Stressors that persist for a long time might lead to chronic stress. Living in a neighbourhood with a high crime rate or having regular arguments with your life partner are two examples. The stress of this kind seems to never cease. We frequently struggle to discover any approach to enhance or alter the circumstance that is giving rise to our ongoing tension.

Some strategies to cope with Exam Stress:

1. Recall taking a deep breath:

By dedicating a short period each day to practising mindfulness techniques, such as Minute Mind breathing exercises, you may reduce your stress reaction and bring your focus back to the present moment. Consequently, this allows you to calmly process your fears, break free from negative thought patterns, manage many exams, and start more productive revision.

Read: Importance of Meditation

2. Eat, Sleep and Exercise Well:

Not taking time to exercise for even 10 minutes, surviving on a bad diet, and staying up late can all exacerbate anxiety symptoms. Make sure your body gets 8 or 9 hours of sleep, adequate slow-release carbohydrates, lots of water, less coffee, and at least 30 minutes of exercise a day for optimal health.

Read: The Psychology of Procrastination: how to get back to work again

3. Set Realistic Goals:

Whether your exam is in a few weeks, days, or hours, setting realistic goals will help you stay focused and in perspective. You may maximize your productivity without running the risk of burnout by accepting your circumstances and making the most of what you have.

4. Don’t go it Alone:

Rewriting with peers helps people better understand their notes, which makes it an excellent study strategy, according to a 2004 study published in Linguistics and Education. Better feelings of autonomy and confidence are other common emotional benefits of social support.

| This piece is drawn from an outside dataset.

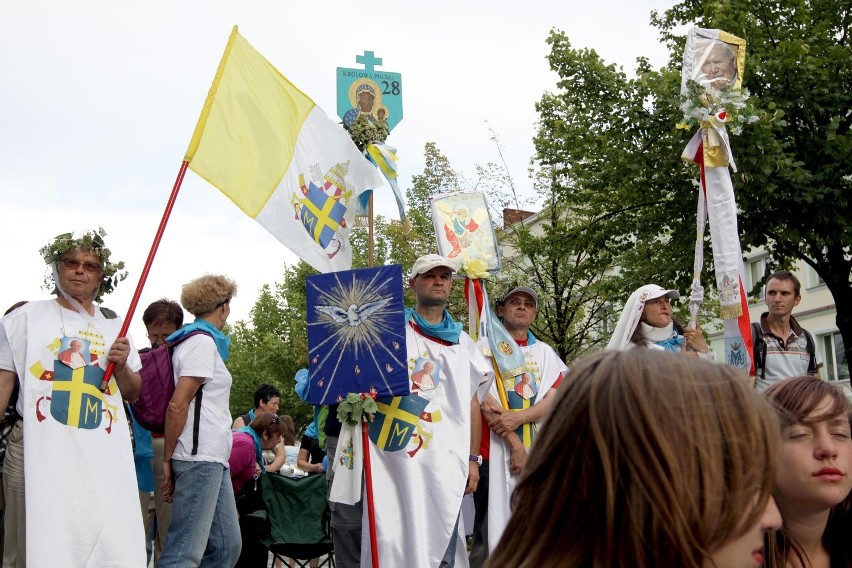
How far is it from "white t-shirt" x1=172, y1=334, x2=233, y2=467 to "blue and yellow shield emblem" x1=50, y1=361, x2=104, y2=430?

5. Pace Yourself through Panic:

Students frequently experience anxiety before, during, or even after an exam. If you encounter it, take a few deep breaths, drink some water, and return to the issue at hand, making sure to divide it into multiple, doable tasks. Keep in mind that every issue has a logical answer, even if it’s not immediately apparent.

6. Believe in Yourself:

We frequently neglect to reflect on our past accomplishments and progress when we are continuously presented with new obstacles. You should not be concerned because you have done a good job of preparing. Consequently, attempt to replace any negative thoughts you may be having with positive ones. For instance, consider this: “Whatever I get, I will be proud of myself and value how much I have already achieved,” as opposed to “If I don’t get at least a 2:1, I am a failure.” You’ve got this.

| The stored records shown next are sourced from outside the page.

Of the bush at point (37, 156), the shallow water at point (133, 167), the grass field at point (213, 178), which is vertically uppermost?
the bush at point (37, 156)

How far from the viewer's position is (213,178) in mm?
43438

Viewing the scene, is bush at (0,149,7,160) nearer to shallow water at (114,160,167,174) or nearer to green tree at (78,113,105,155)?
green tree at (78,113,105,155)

7. If you are still struggling, Talk to someone:

It is never embarrassing to ask for assistance. In the worst circumstances, it may be able to save a life. When you’re having trouble, share your feelings with your tutor, your family, or friends. Don’t be scared to ask for guidance and assistance from professionals.

Summing up

However, managing stress can be challenging, particularly around test season. We’re under more strain than ever, as seen by the projected 20–50% annual increase in university students seeking care for mental health difficulties related to their schoolwork. Procrastination should be avoided because it can result in tension at the last minute. To avoid this, get a head start on your studies and maintain a strict schedule. Maintain consistency: Avoid trying to finish all of your studying in the final few days before the test.

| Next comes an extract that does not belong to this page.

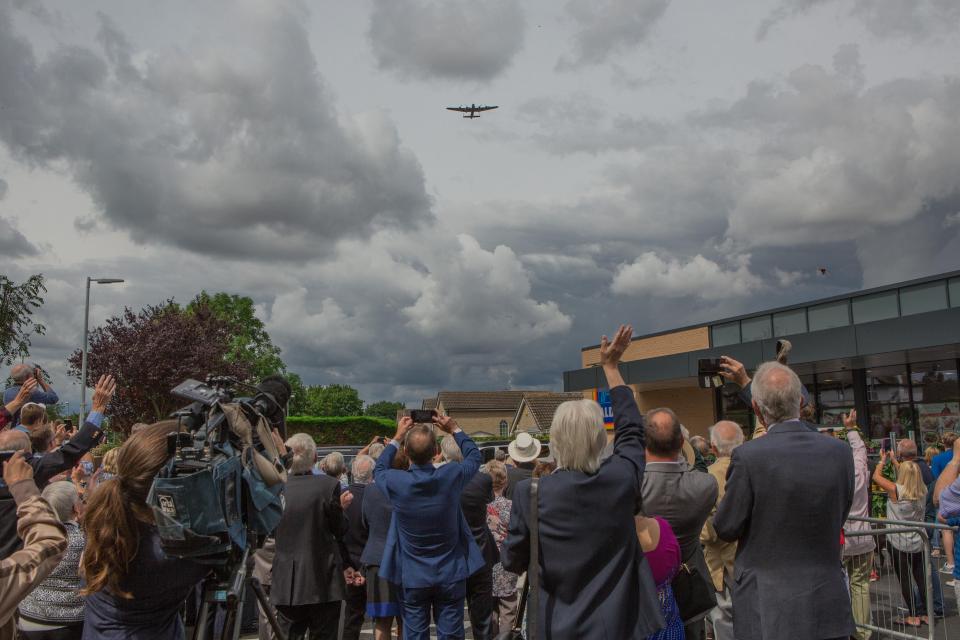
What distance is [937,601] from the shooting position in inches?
332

Read: Top 10 books on Productivity and Time Management

Rather, study continuously for a longer amount of time. You may reduce exam stress and achieve your best results by planning, organizing yourself, taking breaks, eating healthily, exercising, and asking for help when you need it. Study sessions should be brief because the first and last fifteen minutes of study time are when you remember the most information. Short study sessions are easier to start and help you retain more information than large, drawn-out study sessions, even though they may seem like a lot of work.